* **Texto de origem**:

______________________________

O professor Edmilson Carvalho, baiano de 74 anos, com larga militância na esquerda desde os tempos da ditadura militar até os dias atuais, é implacável. Em entrevista exclusiva a este blog, faz a afirmação contida no título acima e mais: diz que “o PT é o partido mais caracteristicamente de direita existente no Brasil”, que “o lulismo, com sua influência crescente no seio da massa, foi desastroso para uma esquerda efetiva”, defende o partido revolucionário do tipo leninista, com duras críticas ao PC do B, condena os espaços priorizados pelos comunistas para a militância, como os parlamentos e os “carcomidos” sindicatos, e adverte: não confundir radicalidade com sectarismo.
Arquiteto de formação, Edmilson trabalhou sempre em planejamento econômico, área em que se especializou na Cepal (Comissão Econômica para a América Latina). Teve destacada atuação na Sudene, em Recife (1962 a 1973) e na Secretaria de Planejamento da Bahia. Professor de Economia Política e Teoria Política, atualmente ensina Trabalho e Sociabilidade na Universidade Católica de Salvador.

______________________________

* **Dados fornecidos**:
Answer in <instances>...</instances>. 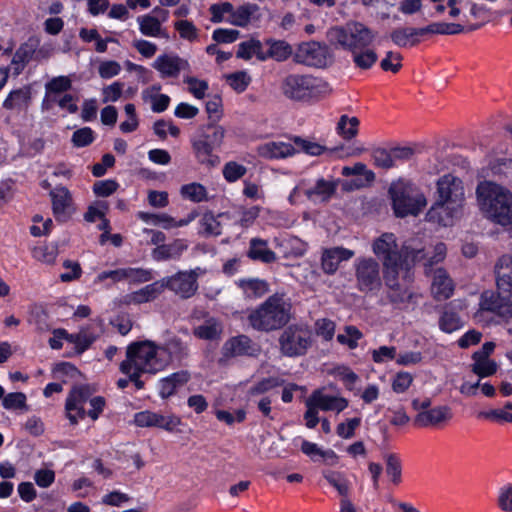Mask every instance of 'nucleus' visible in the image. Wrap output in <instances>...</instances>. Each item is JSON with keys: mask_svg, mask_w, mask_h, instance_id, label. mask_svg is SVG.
<instances>
[{"mask_svg": "<svg viewBox=\"0 0 512 512\" xmlns=\"http://www.w3.org/2000/svg\"><path fill=\"white\" fill-rule=\"evenodd\" d=\"M372 252L382 261L384 281L394 292L395 301H404L410 297L407 284L411 281V270L416 261L422 258L421 242L417 239L405 241L399 248L393 233H383L373 240Z\"/></svg>", "mask_w": 512, "mask_h": 512, "instance_id": "obj_1", "label": "nucleus"}, {"mask_svg": "<svg viewBox=\"0 0 512 512\" xmlns=\"http://www.w3.org/2000/svg\"><path fill=\"white\" fill-rule=\"evenodd\" d=\"M465 202L462 179L453 174H445L436 182V200L428 210L426 219L441 226H450L460 217Z\"/></svg>", "mask_w": 512, "mask_h": 512, "instance_id": "obj_2", "label": "nucleus"}, {"mask_svg": "<svg viewBox=\"0 0 512 512\" xmlns=\"http://www.w3.org/2000/svg\"><path fill=\"white\" fill-rule=\"evenodd\" d=\"M167 359L159 351V345L150 340L137 341L128 345L126 359L120 364V371L137 386L142 387L139 378L143 374H156L167 367Z\"/></svg>", "mask_w": 512, "mask_h": 512, "instance_id": "obj_3", "label": "nucleus"}, {"mask_svg": "<svg viewBox=\"0 0 512 512\" xmlns=\"http://www.w3.org/2000/svg\"><path fill=\"white\" fill-rule=\"evenodd\" d=\"M479 209L491 220L503 226L512 223V193L491 182L482 181L476 188Z\"/></svg>", "mask_w": 512, "mask_h": 512, "instance_id": "obj_4", "label": "nucleus"}, {"mask_svg": "<svg viewBox=\"0 0 512 512\" xmlns=\"http://www.w3.org/2000/svg\"><path fill=\"white\" fill-rule=\"evenodd\" d=\"M290 317V303L283 296L272 295L250 312L248 321L256 330L272 331L284 326Z\"/></svg>", "mask_w": 512, "mask_h": 512, "instance_id": "obj_5", "label": "nucleus"}, {"mask_svg": "<svg viewBox=\"0 0 512 512\" xmlns=\"http://www.w3.org/2000/svg\"><path fill=\"white\" fill-rule=\"evenodd\" d=\"M376 34L362 22L349 21L345 25L329 28L326 32V39L335 48L352 52L369 47L374 42Z\"/></svg>", "mask_w": 512, "mask_h": 512, "instance_id": "obj_6", "label": "nucleus"}, {"mask_svg": "<svg viewBox=\"0 0 512 512\" xmlns=\"http://www.w3.org/2000/svg\"><path fill=\"white\" fill-rule=\"evenodd\" d=\"M283 94L295 101H307L324 97L331 92V87L323 79L309 75H288L282 83Z\"/></svg>", "mask_w": 512, "mask_h": 512, "instance_id": "obj_7", "label": "nucleus"}, {"mask_svg": "<svg viewBox=\"0 0 512 512\" xmlns=\"http://www.w3.org/2000/svg\"><path fill=\"white\" fill-rule=\"evenodd\" d=\"M212 23L226 22L230 25L245 28L260 19V8L255 3H244L238 7L230 2L214 3L209 7Z\"/></svg>", "mask_w": 512, "mask_h": 512, "instance_id": "obj_8", "label": "nucleus"}, {"mask_svg": "<svg viewBox=\"0 0 512 512\" xmlns=\"http://www.w3.org/2000/svg\"><path fill=\"white\" fill-rule=\"evenodd\" d=\"M393 209L398 217L417 215L427 204L425 195L410 183H393L389 189Z\"/></svg>", "mask_w": 512, "mask_h": 512, "instance_id": "obj_9", "label": "nucleus"}, {"mask_svg": "<svg viewBox=\"0 0 512 512\" xmlns=\"http://www.w3.org/2000/svg\"><path fill=\"white\" fill-rule=\"evenodd\" d=\"M355 287L364 294H375L382 288L384 270L373 257L360 256L353 264Z\"/></svg>", "mask_w": 512, "mask_h": 512, "instance_id": "obj_10", "label": "nucleus"}, {"mask_svg": "<svg viewBox=\"0 0 512 512\" xmlns=\"http://www.w3.org/2000/svg\"><path fill=\"white\" fill-rule=\"evenodd\" d=\"M478 306L474 314L476 321L484 322L486 313L507 321L512 317V292L485 290L480 294Z\"/></svg>", "mask_w": 512, "mask_h": 512, "instance_id": "obj_11", "label": "nucleus"}, {"mask_svg": "<svg viewBox=\"0 0 512 512\" xmlns=\"http://www.w3.org/2000/svg\"><path fill=\"white\" fill-rule=\"evenodd\" d=\"M313 343L312 331L306 325H290L281 334V352L288 357L304 355Z\"/></svg>", "mask_w": 512, "mask_h": 512, "instance_id": "obj_12", "label": "nucleus"}, {"mask_svg": "<svg viewBox=\"0 0 512 512\" xmlns=\"http://www.w3.org/2000/svg\"><path fill=\"white\" fill-rule=\"evenodd\" d=\"M297 63L315 68H325L334 62V55L329 46L317 41L301 43L294 54Z\"/></svg>", "mask_w": 512, "mask_h": 512, "instance_id": "obj_13", "label": "nucleus"}, {"mask_svg": "<svg viewBox=\"0 0 512 512\" xmlns=\"http://www.w3.org/2000/svg\"><path fill=\"white\" fill-rule=\"evenodd\" d=\"M204 274L200 267L189 271H180L170 277L162 278L164 288H168L181 298L192 297L197 289V279Z\"/></svg>", "mask_w": 512, "mask_h": 512, "instance_id": "obj_14", "label": "nucleus"}, {"mask_svg": "<svg viewBox=\"0 0 512 512\" xmlns=\"http://www.w3.org/2000/svg\"><path fill=\"white\" fill-rule=\"evenodd\" d=\"M134 423L139 427H157L172 432L181 424V419L174 414L145 410L134 415Z\"/></svg>", "mask_w": 512, "mask_h": 512, "instance_id": "obj_15", "label": "nucleus"}, {"mask_svg": "<svg viewBox=\"0 0 512 512\" xmlns=\"http://www.w3.org/2000/svg\"><path fill=\"white\" fill-rule=\"evenodd\" d=\"M92 390L89 386L81 385L74 387L66 399L67 417L72 424H76L86 416L84 404L90 400Z\"/></svg>", "mask_w": 512, "mask_h": 512, "instance_id": "obj_16", "label": "nucleus"}, {"mask_svg": "<svg viewBox=\"0 0 512 512\" xmlns=\"http://www.w3.org/2000/svg\"><path fill=\"white\" fill-rule=\"evenodd\" d=\"M338 180L330 177H318L313 183L308 184L304 194L314 204L327 203L336 193Z\"/></svg>", "mask_w": 512, "mask_h": 512, "instance_id": "obj_17", "label": "nucleus"}, {"mask_svg": "<svg viewBox=\"0 0 512 512\" xmlns=\"http://www.w3.org/2000/svg\"><path fill=\"white\" fill-rule=\"evenodd\" d=\"M452 418V409L447 405H439L422 413H417L414 423L419 427L440 428L450 422Z\"/></svg>", "mask_w": 512, "mask_h": 512, "instance_id": "obj_18", "label": "nucleus"}, {"mask_svg": "<svg viewBox=\"0 0 512 512\" xmlns=\"http://www.w3.org/2000/svg\"><path fill=\"white\" fill-rule=\"evenodd\" d=\"M354 255L353 250L342 246L325 248L321 254V269L325 274L333 275L342 262L349 261Z\"/></svg>", "mask_w": 512, "mask_h": 512, "instance_id": "obj_19", "label": "nucleus"}, {"mask_svg": "<svg viewBox=\"0 0 512 512\" xmlns=\"http://www.w3.org/2000/svg\"><path fill=\"white\" fill-rule=\"evenodd\" d=\"M188 66V62L176 54H161L152 63L161 78H177Z\"/></svg>", "mask_w": 512, "mask_h": 512, "instance_id": "obj_20", "label": "nucleus"}, {"mask_svg": "<svg viewBox=\"0 0 512 512\" xmlns=\"http://www.w3.org/2000/svg\"><path fill=\"white\" fill-rule=\"evenodd\" d=\"M52 210L58 221H65L73 212V200L70 191L64 186H56L49 192Z\"/></svg>", "mask_w": 512, "mask_h": 512, "instance_id": "obj_21", "label": "nucleus"}, {"mask_svg": "<svg viewBox=\"0 0 512 512\" xmlns=\"http://www.w3.org/2000/svg\"><path fill=\"white\" fill-rule=\"evenodd\" d=\"M32 102V88L24 85L12 89L4 99L2 106L4 109L21 113L28 110Z\"/></svg>", "mask_w": 512, "mask_h": 512, "instance_id": "obj_22", "label": "nucleus"}, {"mask_svg": "<svg viewBox=\"0 0 512 512\" xmlns=\"http://www.w3.org/2000/svg\"><path fill=\"white\" fill-rule=\"evenodd\" d=\"M309 398L319 410L331 411L337 414L344 411L349 405V401L346 398L340 395L326 394L321 389L313 391Z\"/></svg>", "mask_w": 512, "mask_h": 512, "instance_id": "obj_23", "label": "nucleus"}, {"mask_svg": "<svg viewBox=\"0 0 512 512\" xmlns=\"http://www.w3.org/2000/svg\"><path fill=\"white\" fill-rule=\"evenodd\" d=\"M431 293L436 300H446L454 292L453 280L443 268H437L431 273Z\"/></svg>", "mask_w": 512, "mask_h": 512, "instance_id": "obj_24", "label": "nucleus"}, {"mask_svg": "<svg viewBox=\"0 0 512 512\" xmlns=\"http://www.w3.org/2000/svg\"><path fill=\"white\" fill-rule=\"evenodd\" d=\"M258 154L266 159H285L297 154L292 143L284 141H271L258 146Z\"/></svg>", "mask_w": 512, "mask_h": 512, "instance_id": "obj_25", "label": "nucleus"}, {"mask_svg": "<svg viewBox=\"0 0 512 512\" xmlns=\"http://www.w3.org/2000/svg\"><path fill=\"white\" fill-rule=\"evenodd\" d=\"M138 218L146 223H150L153 225H159L163 229L169 230L172 228L184 227L190 224L195 218V213H190L186 218L181 220H176L168 214H152L147 212H139L137 214Z\"/></svg>", "mask_w": 512, "mask_h": 512, "instance_id": "obj_26", "label": "nucleus"}, {"mask_svg": "<svg viewBox=\"0 0 512 512\" xmlns=\"http://www.w3.org/2000/svg\"><path fill=\"white\" fill-rule=\"evenodd\" d=\"M496 286L498 290L512 292V257L502 255L494 266Z\"/></svg>", "mask_w": 512, "mask_h": 512, "instance_id": "obj_27", "label": "nucleus"}, {"mask_svg": "<svg viewBox=\"0 0 512 512\" xmlns=\"http://www.w3.org/2000/svg\"><path fill=\"white\" fill-rule=\"evenodd\" d=\"M257 351V347L245 335L233 337L223 346V353L227 357L254 356Z\"/></svg>", "mask_w": 512, "mask_h": 512, "instance_id": "obj_28", "label": "nucleus"}, {"mask_svg": "<svg viewBox=\"0 0 512 512\" xmlns=\"http://www.w3.org/2000/svg\"><path fill=\"white\" fill-rule=\"evenodd\" d=\"M187 248L188 244L184 239H176L169 244L157 246L152 251V257L156 261L179 259Z\"/></svg>", "mask_w": 512, "mask_h": 512, "instance_id": "obj_29", "label": "nucleus"}, {"mask_svg": "<svg viewBox=\"0 0 512 512\" xmlns=\"http://www.w3.org/2000/svg\"><path fill=\"white\" fill-rule=\"evenodd\" d=\"M245 298L257 299L269 291L268 283L259 278H240L235 281Z\"/></svg>", "mask_w": 512, "mask_h": 512, "instance_id": "obj_30", "label": "nucleus"}, {"mask_svg": "<svg viewBox=\"0 0 512 512\" xmlns=\"http://www.w3.org/2000/svg\"><path fill=\"white\" fill-rule=\"evenodd\" d=\"M190 379L187 371L175 372L165 378H162L158 384L159 395L165 399L172 396L178 388L186 384Z\"/></svg>", "mask_w": 512, "mask_h": 512, "instance_id": "obj_31", "label": "nucleus"}, {"mask_svg": "<svg viewBox=\"0 0 512 512\" xmlns=\"http://www.w3.org/2000/svg\"><path fill=\"white\" fill-rule=\"evenodd\" d=\"M275 244L286 258L301 257L307 250L306 243L296 236L276 238Z\"/></svg>", "mask_w": 512, "mask_h": 512, "instance_id": "obj_32", "label": "nucleus"}, {"mask_svg": "<svg viewBox=\"0 0 512 512\" xmlns=\"http://www.w3.org/2000/svg\"><path fill=\"white\" fill-rule=\"evenodd\" d=\"M422 35V28L400 27L390 33V38L396 46L404 48L418 44Z\"/></svg>", "mask_w": 512, "mask_h": 512, "instance_id": "obj_33", "label": "nucleus"}, {"mask_svg": "<svg viewBox=\"0 0 512 512\" xmlns=\"http://www.w3.org/2000/svg\"><path fill=\"white\" fill-rule=\"evenodd\" d=\"M247 255L250 259L263 263H272L277 259L275 252L268 247V242L261 238L250 240Z\"/></svg>", "mask_w": 512, "mask_h": 512, "instance_id": "obj_34", "label": "nucleus"}, {"mask_svg": "<svg viewBox=\"0 0 512 512\" xmlns=\"http://www.w3.org/2000/svg\"><path fill=\"white\" fill-rule=\"evenodd\" d=\"M291 45L284 40L269 38L265 40L266 60L273 59L277 62H283L292 55Z\"/></svg>", "mask_w": 512, "mask_h": 512, "instance_id": "obj_35", "label": "nucleus"}, {"mask_svg": "<svg viewBox=\"0 0 512 512\" xmlns=\"http://www.w3.org/2000/svg\"><path fill=\"white\" fill-rule=\"evenodd\" d=\"M159 351L164 357L168 358L167 366L173 361H181L188 355L186 344L177 337H172L164 345L159 346Z\"/></svg>", "mask_w": 512, "mask_h": 512, "instance_id": "obj_36", "label": "nucleus"}, {"mask_svg": "<svg viewBox=\"0 0 512 512\" xmlns=\"http://www.w3.org/2000/svg\"><path fill=\"white\" fill-rule=\"evenodd\" d=\"M136 22L139 26V31L146 37L153 38H167V33L162 25L151 14L138 16Z\"/></svg>", "mask_w": 512, "mask_h": 512, "instance_id": "obj_37", "label": "nucleus"}, {"mask_svg": "<svg viewBox=\"0 0 512 512\" xmlns=\"http://www.w3.org/2000/svg\"><path fill=\"white\" fill-rule=\"evenodd\" d=\"M98 338L92 327H83L77 333H69V343L73 345L77 354H82Z\"/></svg>", "mask_w": 512, "mask_h": 512, "instance_id": "obj_38", "label": "nucleus"}, {"mask_svg": "<svg viewBox=\"0 0 512 512\" xmlns=\"http://www.w3.org/2000/svg\"><path fill=\"white\" fill-rule=\"evenodd\" d=\"M254 56L259 61H266L265 41L261 42L257 39H250L248 41L241 42L238 45V58L250 60Z\"/></svg>", "mask_w": 512, "mask_h": 512, "instance_id": "obj_39", "label": "nucleus"}, {"mask_svg": "<svg viewBox=\"0 0 512 512\" xmlns=\"http://www.w3.org/2000/svg\"><path fill=\"white\" fill-rule=\"evenodd\" d=\"M422 248V258L416 261L420 262L422 260H425L424 266H425V272L426 274L432 273L434 270H432V266L434 264H437L439 262H442L446 257L447 248L444 243H437L433 248L426 250L423 245L421 244Z\"/></svg>", "mask_w": 512, "mask_h": 512, "instance_id": "obj_40", "label": "nucleus"}, {"mask_svg": "<svg viewBox=\"0 0 512 512\" xmlns=\"http://www.w3.org/2000/svg\"><path fill=\"white\" fill-rule=\"evenodd\" d=\"M222 333V325L215 318H209L202 324L195 327L193 334L203 340H215L220 337Z\"/></svg>", "mask_w": 512, "mask_h": 512, "instance_id": "obj_41", "label": "nucleus"}, {"mask_svg": "<svg viewBox=\"0 0 512 512\" xmlns=\"http://www.w3.org/2000/svg\"><path fill=\"white\" fill-rule=\"evenodd\" d=\"M359 119L355 116L342 115L336 125L337 134L344 140H352L358 134Z\"/></svg>", "mask_w": 512, "mask_h": 512, "instance_id": "obj_42", "label": "nucleus"}, {"mask_svg": "<svg viewBox=\"0 0 512 512\" xmlns=\"http://www.w3.org/2000/svg\"><path fill=\"white\" fill-rule=\"evenodd\" d=\"M164 290L162 279L153 282L131 294V301L134 303H145L155 299Z\"/></svg>", "mask_w": 512, "mask_h": 512, "instance_id": "obj_43", "label": "nucleus"}, {"mask_svg": "<svg viewBox=\"0 0 512 512\" xmlns=\"http://www.w3.org/2000/svg\"><path fill=\"white\" fill-rule=\"evenodd\" d=\"M297 153L303 152L309 156H320L327 151V148L317 141L295 136L292 138Z\"/></svg>", "mask_w": 512, "mask_h": 512, "instance_id": "obj_44", "label": "nucleus"}, {"mask_svg": "<svg viewBox=\"0 0 512 512\" xmlns=\"http://www.w3.org/2000/svg\"><path fill=\"white\" fill-rule=\"evenodd\" d=\"M180 195L183 199L195 203L203 202L208 199V193L205 186L197 182L181 186Z\"/></svg>", "mask_w": 512, "mask_h": 512, "instance_id": "obj_45", "label": "nucleus"}, {"mask_svg": "<svg viewBox=\"0 0 512 512\" xmlns=\"http://www.w3.org/2000/svg\"><path fill=\"white\" fill-rule=\"evenodd\" d=\"M433 4L435 15H443L449 8L448 14L452 19H456L461 14L460 6L464 0H429Z\"/></svg>", "mask_w": 512, "mask_h": 512, "instance_id": "obj_46", "label": "nucleus"}, {"mask_svg": "<svg viewBox=\"0 0 512 512\" xmlns=\"http://www.w3.org/2000/svg\"><path fill=\"white\" fill-rule=\"evenodd\" d=\"M350 53L355 66L363 70L370 69L378 59L377 53L369 47L356 49Z\"/></svg>", "mask_w": 512, "mask_h": 512, "instance_id": "obj_47", "label": "nucleus"}, {"mask_svg": "<svg viewBox=\"0 0 512 512\" xmlns=\"http://www.w3.org/2000/svg\"><path fill=\"white\" fill-rule=\"evenodd\" d=\"M464 31V26L459 23L434 22L422 28L424 34L455 35Z\"/></svg>", "mask_w": 512, "mask_h": 512, "instance_id": "obj_48", "label": "nucleus"}, {"mask_svg": "<svg viewBox=\"0 0 512 512\" xmlns=\"http://www.w3.org/2000/svg\"><path fill=\"white\" fill-rule=\"evenodd\" d=\"M323 477L333 486L339 495L347 498L350 491V483L343 473L337 471H324Z\"/></svg>", "mask_w": 512, "mask_h": 512, "instance_id": "obj_49", "label": "nucleus"}, {"mask_svg": "<svg viewBox=\"0 0 512 512\" xmlns=\"http://www.w3.org/2000/svg\"><path fill=\"white\" fill-rule=\"evenodd\" d=\"M473 363L471 365V370L480 378L489 377L496 373L497 364L495 361L490 360L489 358H477L476 356H472Z\"/></svg>", "mask_w": 512, "mask_h": 512, "instance_id": "obj_50", "label": "nucleus"}, {"mask_svg": "<svg viewBox=\"0 0 512 512\" xmlns=\"http://www.w3.org/2000/svg\"><path fill=\"white\" fill-rule=\"evenodd\" d=\"M32 49L27 44L21 45L13 55L11 66L16 75H19L32 57Z\"/></svg>", "mask_w": 512, "mask_h": 512, "instance_id": "obj_51", "label": "nucleus"}, {"mask_svg": "<svg viewBox=\"0 0 512 512\" xmlns=\"http://www.w3.org/2000/svg\"><path fill=\"white\" fill-rule=\"evenodd\" d=\"M200 233L206 236H218L221 234V223L213 213L207 212L200 219Z\"/></svg>", "mask_w": 512, "mask_h": 512, "instance_id": "obj_52", "label": "nucleus"}, {"mask_svg": "<svg viewBox=\"0 0 512 512\" xmlns=\"http://www.w3.org/2000/svg\"><path fill=\"white\" fill-rule=\"evenodd\" d=\"M192 147L195 152L196 158L201 163L210 162V156L212 151L214 150L213 146L207 141V139L203 138V136H199L192 141Z\"/></svg>", "mask_w": 512, "mask_h": 512, "instance_id": "obj_53", "label": "nucleus"}, {"mask_svg": "<svg viewBox=\"0 0 512 512\" xmlns=\"http://www.w3.org/2000/svg\"><path fill=\"white\" fill-rule=\"evenodd\" d=\"M174 29L179 33L181 39L189 42L197 41L199 38V30L191 21L178 20L174 23Z\"/></svg>", "mask_w": 512, "mask_h": 512, "instance_id": "obj_54", "label": "nucleus"}, {"mask_svg": "<svg viewBox=\"0 0 512 512\" xmlns=\"http://www.w3.org/2000/svg\"><path fill=\"white\" fill-rule=\"evenodd\" d=\"M362 336L363 334L355 326H346L344 331L337 335V341L350 349H355Z\"/></svg>", "mask_w": 512, "mask_h": 512, "instance_id": "obj_55", "label": "nucleus"}, {"mask_svg": "<svg viewBox=\"0 0 512 512\" xmlns=\"http://www.w3.org/2000/svg\"><path fill=\"white\" fill-rule=\"evenodd\" d=\"M282 385V381L275 377H268L260 380L259 382L255 383L253 386H251L247 392L248 396L250 398L264 394L268 392L269 390Z\"/></svg>", "mask_w": 512, "mask_h": 512, "instance_id": "obj_56", "label": "nucleus"}, {"mask_svg": "<svg viewBox=\"0 0 512 512\" xmlns=\"http://www.w3.org/2000/svg\"><path fill=\"white\" fill-rule=\"evenodd\" d=\"M72 86V81L68 76H57L52 78L45 84L46 95L61 93L69 90Z\"/></svg>", "mask_w": 512, "mask_h": 512, "instance_id": "obj_57", "label": "nucleus"}, {"mask_svg": "<svg viewBox=\"0 0 512 512\" xmlns=\"http://www.w3.org/2000/svg\"><path fill=\"white\" fill-rule=\"evenodd\" d=\"M247 172V168L235 161L227 162L222 170L226 181L232 183L242 178Z\"/></svg>", "mask_w": 512, "mask_h": 512, "instance_id": "obj_58", "label": "nucleus"}, {"mask_svg": "<svg viewBox=\"0 0 512 512\" xmlns=\"http://www.w3.org/2000/svg\"><path fill=\"white\" fill-rule=\"evenodd\" d=\"M26 400V395L24 393L13 392L3 397L2 405L7 410H27Z\"/></svg>", "mask_w": 512, "mask_h": 512, "instance_id": "obj_59", "label": "nucleus"}, {"mask_svg": "<svg viewBox=\"0 0 512 512\" xmlns=\"http://www.w3.org/2000/svg\"><path fill=\"white\" fill-rule=\"evenodd\" d=\"M184 83L188 86V91L196 98L203 99L208 90V83L205 80H201L192 76L184 78Z\"/></svg>", "mask_w": 512, "mask_h": 512, "instance_id": "obj_60", "label": "nucleus"}, {"mask_svg": "<svg viewBox=\"0 0 512 512\" xmlns=\"http://www.w3.org/2000/svg\"><path fill=\"white\" fill-rule=\"evenodd\" d=\"M361 418L355 417L347 419L337 425L336 432L342 439H350L355 435V430L360 426Z\"/></svg>", "mask_w": 512, "mask_h": 512, "instance_id": "obj_61", "label": "nucleus"}, {"mask_svg": "<svg viewBox=\"0 0 512 512\" xmlns=\"http://www.w3.org/2000/svg\"><path fill=\"white\" fill-rule=\"evenodd\" d=\"M229 85L237 92L241 93L246 90L251 82V77L246 71H239L227 76Z\"/></svg>", "mask_w": 512, "mask_h": 512, "instance_id": "obj_62", "label": "nucleus"}, {"mask_svg": "<svg viewBox=\"0 0 512 512\" xmlns=\"http://www.w3.org/2000/svg\"><path fill=\"white\" fill-rule=\"evenodd\" d=\"M124 83L115 81L110 85L102 88V101L103 103L116 102L120 99L123 93Z\"/></svg>", "mask_w": 512, "mask_h": 512, "instance_id": "obj_63", "label": "nucleus"}, {"mask_svg": "<svg viewBox=\"0 0 512 512\" xmlns=\"http://www.w3.org/2000/svg\"><path fill=\"white\" fill-rule=\"evenodd\" d=\"M402 56L398 52L388 51L385 57L380 62V67L384 71H391L396 73L402 67Z\"/></svg>", "mask_w": 512, "mask_h": 512, "instance_id": "obj_64", "label": "nucleus"}]
</instances>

______________________________

Dê a continuação do texto sobre o professor Edmilson Carvalho a partir do ponto em que ele termina.

Teve passagens pelo antigo MDB e pelo PT. Foi militante do PC do B, então na clandestinidade, até o histórico racha de 1981. Na década de 1970, fase crucial da repressão, teve grande visibilidade pública ao participar em Salvador das mobilizações contra o regime militar, através do movimento dos profissionais liberais. Foi presidente do Instituto dos Arquitetos e uma das lideranças do Trabalho Conjunto, espécie de frente única contra a ditadura. Desde a chamada redemocratização, vem se dedicando à assessoria de movimentos operários e populares, tendo atuado neste sentido em entidades como a CUT. Há cerca de 20 anos participa da Oposição Operária (Opop), grupo que edita a revista Germinal, cujo terceiro número sai agora em novembro.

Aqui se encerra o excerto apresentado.